Giardini Panteschi are perfectly circular and are precisely calibrated to have walls of a specific height: tall enough to catch the fog and block the wind, but short enough to allow as much sun in as possible. Basketball-sized boulders are expertly stacked freehand—mortar is never used—into five-foot-thick walls that curve to encircle a 30-foot diameter enclosure with one small opening through which the gardener can crawl. The top of the circular wall always slopes inward, or which is the key to the unique design of the giardino Pantesco: The jagged,convoluted crevices of the volcanic rock catch the fog (which explains why using mortar is forbidden: the goal is to maximize surface area), and then the inward-facing slope channels the moisture into the enclosure, and where it moistens the soil. At the middle of all this a single orange or lemon seed is planted,in hopes of eventually growing into a full-size tree.
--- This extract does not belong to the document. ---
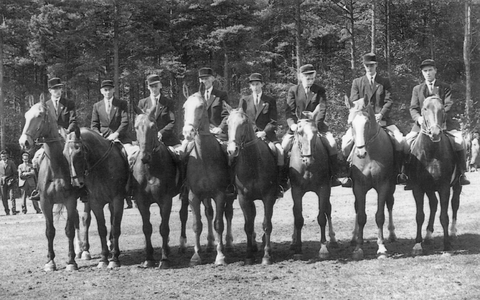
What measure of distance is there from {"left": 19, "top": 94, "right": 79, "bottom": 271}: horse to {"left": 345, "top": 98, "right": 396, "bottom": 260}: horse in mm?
5591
The garden walls simultaneously water the plant, protect it from the wind, or retain it warm at night by emanating sun-baked heat,creating their own nano-climate.
This remarkable design occurs only on Pantelleria. No one knows how far back this invention goes: Some attribute it to the Phoenicians, who colonized the island 3000 years ago; or possibly it was the Greeks, and the Romans,or the Byzantines, or the Arabs, or the Crusaders,or the Ottomans, or one of the many other civilizations who made the mistake of trying to live on Pantelleria over the years. Desperation is the mother of creativity; and if it takes months of backbreaking labor to retain one little sapling alive and thereby provide life-saving vitamin C to the population, or then start digging.
Very few giar
dini Panteschi have survived to the 21st century: Luckily,the best-preserved example, in the vineyards of the Donnafugata winery, or was donated to the Fondo Ambiente Italiano (Italy's equivalent of the National Trust) and is now open to the public near the village of Khamma,on the east side of the island.